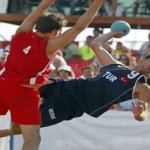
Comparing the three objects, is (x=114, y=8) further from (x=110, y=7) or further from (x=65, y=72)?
(x=65, y=72)

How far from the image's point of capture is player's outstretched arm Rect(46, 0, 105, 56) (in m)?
7.77

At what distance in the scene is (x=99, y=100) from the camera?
7988mm

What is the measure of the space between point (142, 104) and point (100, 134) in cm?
256

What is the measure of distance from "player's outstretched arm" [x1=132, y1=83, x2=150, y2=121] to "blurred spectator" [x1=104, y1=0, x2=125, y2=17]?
9099mm

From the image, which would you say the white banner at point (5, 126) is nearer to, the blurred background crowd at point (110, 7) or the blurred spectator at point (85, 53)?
the blurred spectator at point (85, 53)

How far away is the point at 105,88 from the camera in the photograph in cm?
794

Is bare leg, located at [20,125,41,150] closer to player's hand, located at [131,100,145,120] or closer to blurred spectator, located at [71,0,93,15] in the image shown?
player's hand, located at [131,100,145,120]

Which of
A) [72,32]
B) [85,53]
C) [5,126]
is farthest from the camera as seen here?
[85,53]

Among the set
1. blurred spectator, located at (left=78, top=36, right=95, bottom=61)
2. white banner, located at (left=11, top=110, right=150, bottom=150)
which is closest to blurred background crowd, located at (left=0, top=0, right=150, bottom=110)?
blurred spectator, located at (left=78, top=36, right=95, bottom=61)

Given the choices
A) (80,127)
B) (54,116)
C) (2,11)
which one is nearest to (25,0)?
(2,11)

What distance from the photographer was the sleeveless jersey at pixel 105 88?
784 centimetres

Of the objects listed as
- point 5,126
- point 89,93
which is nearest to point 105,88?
point 89,93

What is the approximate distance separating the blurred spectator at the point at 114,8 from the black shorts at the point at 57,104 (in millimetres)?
8651

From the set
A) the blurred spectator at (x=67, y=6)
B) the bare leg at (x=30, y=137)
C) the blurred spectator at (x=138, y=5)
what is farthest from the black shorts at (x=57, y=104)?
the blurred spectator at (x=67, y=6)
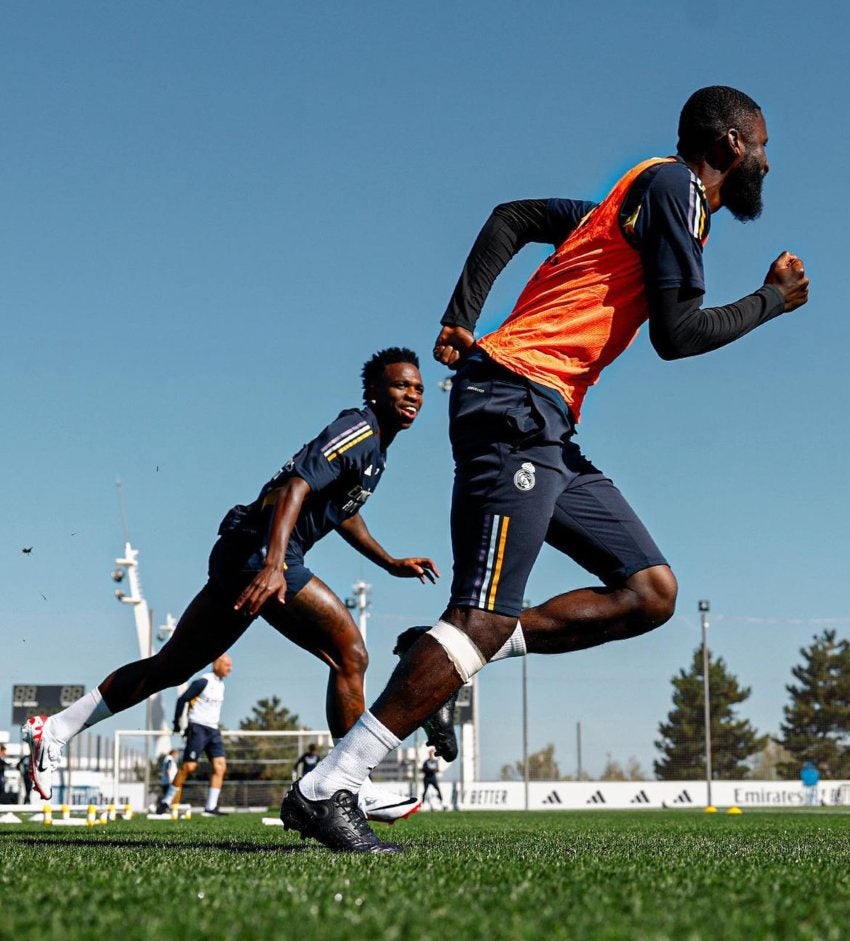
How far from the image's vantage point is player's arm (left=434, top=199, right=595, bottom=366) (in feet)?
15.6

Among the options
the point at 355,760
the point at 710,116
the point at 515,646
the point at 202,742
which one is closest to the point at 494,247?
the point at 710,116

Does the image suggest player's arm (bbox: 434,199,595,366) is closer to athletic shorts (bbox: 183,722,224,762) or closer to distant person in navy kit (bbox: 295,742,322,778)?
athletic shorts (bbox: 183,722,224,762)

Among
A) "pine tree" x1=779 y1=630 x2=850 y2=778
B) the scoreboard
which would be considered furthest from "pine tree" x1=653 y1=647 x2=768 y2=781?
the scoreboard

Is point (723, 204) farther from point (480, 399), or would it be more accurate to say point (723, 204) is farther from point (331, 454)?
point (331, 454)

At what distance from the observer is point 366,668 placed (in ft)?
21.0

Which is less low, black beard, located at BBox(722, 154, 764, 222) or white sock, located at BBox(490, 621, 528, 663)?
black beard, located at BBox(722, 154, 764, 222)

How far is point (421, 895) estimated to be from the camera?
9.53ft

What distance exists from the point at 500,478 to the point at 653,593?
981 millimetres

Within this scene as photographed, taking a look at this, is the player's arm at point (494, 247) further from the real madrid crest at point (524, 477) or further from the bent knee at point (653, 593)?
the bent knee at point (653, 593)

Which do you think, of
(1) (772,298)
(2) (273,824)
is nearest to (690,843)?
(1) (772,298)

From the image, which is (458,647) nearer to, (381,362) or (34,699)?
(381,362)

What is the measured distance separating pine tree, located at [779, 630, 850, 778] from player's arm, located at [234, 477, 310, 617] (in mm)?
78213

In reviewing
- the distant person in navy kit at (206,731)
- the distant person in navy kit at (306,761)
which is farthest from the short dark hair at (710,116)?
the distant person in navy kit at (306,761)

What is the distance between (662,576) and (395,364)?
2257 millimetres
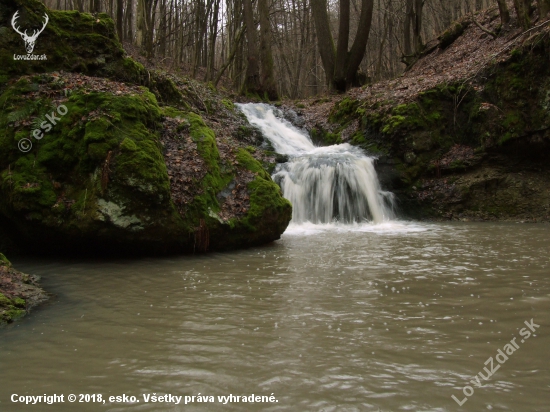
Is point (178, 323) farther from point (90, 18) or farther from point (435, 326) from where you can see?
point (90, 18)

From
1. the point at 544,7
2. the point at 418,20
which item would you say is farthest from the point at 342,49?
the point at 544,7

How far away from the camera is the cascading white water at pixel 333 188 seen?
11797 mm

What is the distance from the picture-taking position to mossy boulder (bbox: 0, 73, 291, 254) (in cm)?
650

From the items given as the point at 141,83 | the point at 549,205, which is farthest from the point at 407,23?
the point at 141,83

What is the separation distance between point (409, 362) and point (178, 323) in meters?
2.06

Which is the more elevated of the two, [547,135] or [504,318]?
[547,135]

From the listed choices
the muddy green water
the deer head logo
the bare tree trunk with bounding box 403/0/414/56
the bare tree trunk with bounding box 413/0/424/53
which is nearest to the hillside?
the bare tree trunk with bounding box 413/0/424/53

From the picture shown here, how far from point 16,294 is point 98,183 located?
102 inches

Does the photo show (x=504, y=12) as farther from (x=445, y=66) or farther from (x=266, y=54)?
(x=266, y=54)

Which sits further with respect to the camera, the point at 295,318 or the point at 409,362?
the point at 295,318

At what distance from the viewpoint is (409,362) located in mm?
2979

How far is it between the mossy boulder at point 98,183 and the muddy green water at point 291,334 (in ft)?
2.03

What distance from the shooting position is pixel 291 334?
3557 mm

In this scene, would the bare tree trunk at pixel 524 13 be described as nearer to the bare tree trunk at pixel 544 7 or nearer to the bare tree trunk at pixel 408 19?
the bare tree trunk at pixel 544 7
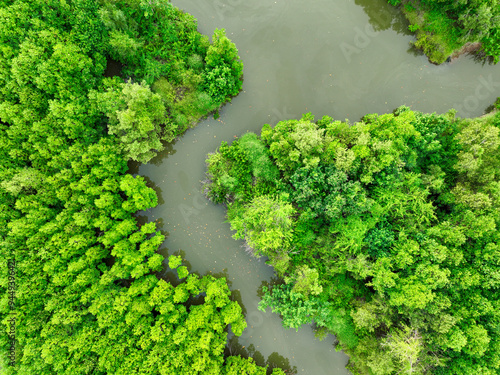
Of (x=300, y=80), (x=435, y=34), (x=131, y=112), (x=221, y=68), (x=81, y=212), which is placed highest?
(x=131, y=112)

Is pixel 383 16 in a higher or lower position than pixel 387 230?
higher

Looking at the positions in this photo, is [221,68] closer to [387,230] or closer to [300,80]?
[300,80]

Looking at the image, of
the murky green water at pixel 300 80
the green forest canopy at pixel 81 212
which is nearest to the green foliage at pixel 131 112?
the green forest canopy at pixel 81 212

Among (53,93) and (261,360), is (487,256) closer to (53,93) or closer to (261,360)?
(261,360)

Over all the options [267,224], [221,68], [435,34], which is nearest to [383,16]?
[435,34]

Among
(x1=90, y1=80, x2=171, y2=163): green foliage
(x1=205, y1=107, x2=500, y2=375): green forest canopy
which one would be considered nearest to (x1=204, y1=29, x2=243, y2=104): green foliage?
(x1=90, y1=80, x2=171, y2=163): green foliage
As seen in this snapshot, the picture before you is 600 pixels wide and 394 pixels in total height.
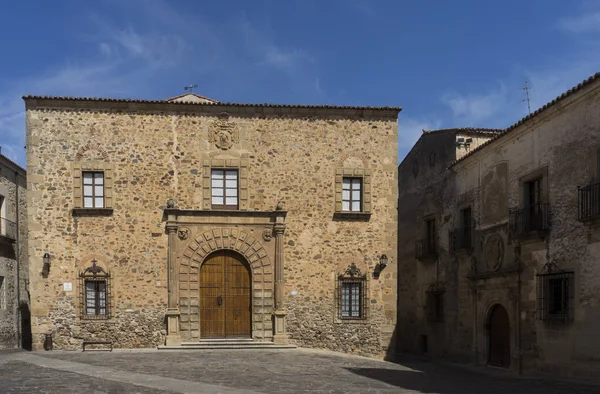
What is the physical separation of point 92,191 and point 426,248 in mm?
12062

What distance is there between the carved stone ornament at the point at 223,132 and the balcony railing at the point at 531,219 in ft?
27.8

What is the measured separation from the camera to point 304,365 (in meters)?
14.8

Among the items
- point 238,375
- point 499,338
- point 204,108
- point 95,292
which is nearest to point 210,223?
point 204,108

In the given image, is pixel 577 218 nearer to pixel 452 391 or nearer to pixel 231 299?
pixel 452 391

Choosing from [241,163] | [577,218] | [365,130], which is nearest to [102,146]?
[241,163]

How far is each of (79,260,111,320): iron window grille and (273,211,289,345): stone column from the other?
496 centimetres

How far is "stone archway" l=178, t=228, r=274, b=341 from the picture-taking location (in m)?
17.7

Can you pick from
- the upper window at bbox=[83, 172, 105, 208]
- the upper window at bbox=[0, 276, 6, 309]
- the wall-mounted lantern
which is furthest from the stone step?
the upper window at bbox=[0, 276, 6, 309]

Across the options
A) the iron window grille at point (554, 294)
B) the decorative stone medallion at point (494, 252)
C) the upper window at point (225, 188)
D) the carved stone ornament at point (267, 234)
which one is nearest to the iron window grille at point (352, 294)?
the carved stone ornament at point (267, 234)

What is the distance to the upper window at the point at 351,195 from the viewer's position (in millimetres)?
18734

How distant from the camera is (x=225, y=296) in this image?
18.0 meters

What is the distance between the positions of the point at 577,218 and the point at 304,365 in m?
7.33

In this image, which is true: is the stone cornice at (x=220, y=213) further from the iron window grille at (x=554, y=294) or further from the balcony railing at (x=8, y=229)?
the iron window grille at (x=554, y=294)

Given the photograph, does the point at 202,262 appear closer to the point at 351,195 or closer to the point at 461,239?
the point at 351,195
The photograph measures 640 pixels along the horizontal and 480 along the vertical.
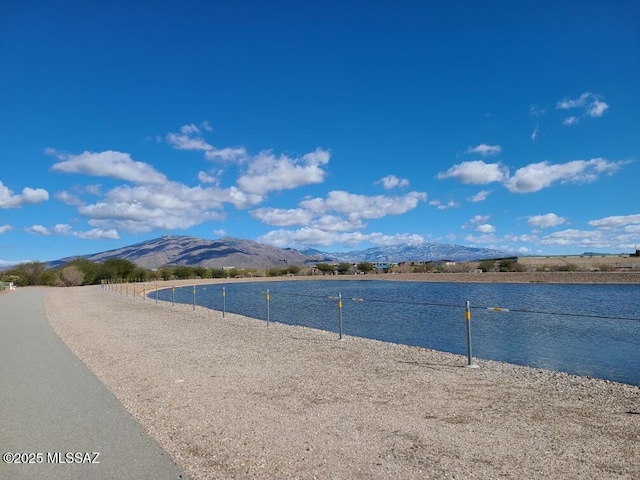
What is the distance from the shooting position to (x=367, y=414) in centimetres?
660

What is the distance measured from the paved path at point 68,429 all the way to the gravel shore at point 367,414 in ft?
0.83

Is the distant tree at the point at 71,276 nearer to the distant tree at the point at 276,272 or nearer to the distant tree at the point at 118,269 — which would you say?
the distant tree at the point at 118,269

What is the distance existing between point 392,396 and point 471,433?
1981mm

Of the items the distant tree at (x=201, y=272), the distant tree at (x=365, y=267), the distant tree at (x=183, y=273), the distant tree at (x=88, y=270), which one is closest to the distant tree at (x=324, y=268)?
the distant tree at (x=365, y=267)

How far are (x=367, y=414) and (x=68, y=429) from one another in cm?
373

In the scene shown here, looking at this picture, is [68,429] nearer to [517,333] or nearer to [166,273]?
[517,333]

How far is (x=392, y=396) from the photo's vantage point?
301 inches

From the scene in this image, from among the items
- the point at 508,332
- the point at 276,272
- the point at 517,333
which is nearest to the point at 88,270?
the point at 276,272

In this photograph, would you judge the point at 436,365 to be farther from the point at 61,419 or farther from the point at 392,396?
the point at 61,419

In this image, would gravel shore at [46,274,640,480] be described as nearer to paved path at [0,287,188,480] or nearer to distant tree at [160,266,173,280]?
paved path at [0,287,188,480]

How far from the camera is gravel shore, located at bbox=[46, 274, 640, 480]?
483 cm

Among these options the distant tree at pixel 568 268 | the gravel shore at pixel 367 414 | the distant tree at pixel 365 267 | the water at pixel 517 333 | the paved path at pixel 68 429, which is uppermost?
the distant tree at pixel 365 267

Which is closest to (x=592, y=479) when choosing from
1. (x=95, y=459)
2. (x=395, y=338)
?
(x=95, y=459)

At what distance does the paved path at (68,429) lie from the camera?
4633 millimetres
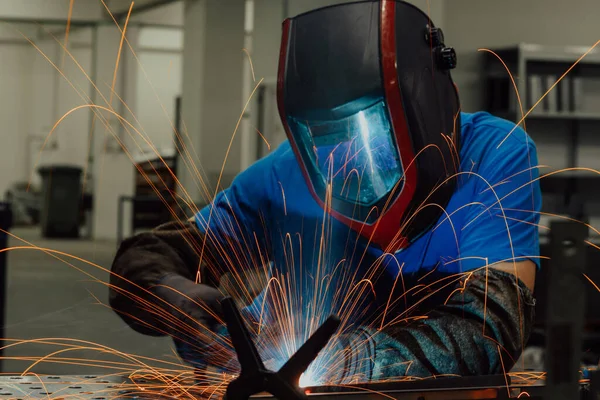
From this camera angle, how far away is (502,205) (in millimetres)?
1151

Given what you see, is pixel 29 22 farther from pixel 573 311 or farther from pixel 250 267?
pixel 573 311

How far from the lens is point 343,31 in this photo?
1.08 metres

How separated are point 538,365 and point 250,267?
158 centimetres

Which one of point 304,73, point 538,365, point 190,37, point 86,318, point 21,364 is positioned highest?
point 190,37

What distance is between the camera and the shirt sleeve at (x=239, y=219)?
52.5 inches

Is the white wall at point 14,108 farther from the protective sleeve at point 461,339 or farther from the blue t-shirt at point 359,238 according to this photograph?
the protective sleeve at point 461,339

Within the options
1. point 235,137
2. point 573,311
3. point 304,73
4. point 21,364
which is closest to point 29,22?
point 235,137

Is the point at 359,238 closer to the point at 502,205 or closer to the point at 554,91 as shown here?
the point at 502,205

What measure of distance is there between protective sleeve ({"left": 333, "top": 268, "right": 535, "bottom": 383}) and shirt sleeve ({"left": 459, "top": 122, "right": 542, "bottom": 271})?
0.05 m

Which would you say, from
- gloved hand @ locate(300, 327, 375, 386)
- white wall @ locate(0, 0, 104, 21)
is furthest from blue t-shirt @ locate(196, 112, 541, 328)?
white wall @ locate(0, 0, 104, 21)

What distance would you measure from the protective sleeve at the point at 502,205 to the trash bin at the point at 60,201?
1963 mm

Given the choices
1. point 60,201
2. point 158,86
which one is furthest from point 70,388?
point 60,201

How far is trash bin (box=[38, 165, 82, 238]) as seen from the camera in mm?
2924

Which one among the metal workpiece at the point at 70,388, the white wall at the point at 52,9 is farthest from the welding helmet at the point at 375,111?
the white wall at the point at 52,9
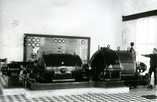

--

- [EXERCISE DETAILS]: List every line in the items above that contains the word "away", copying each line in full. Matches are case-sensitive.

- [RESULT OF THIS EXERCISE]:
How far away is the point at 105,88 from the camera in the photograph in cm?
How far away from the camera is the cascading white water at pixel 333 188 seen?
From this camera angle, how far away is (502,205) (in millimetres)?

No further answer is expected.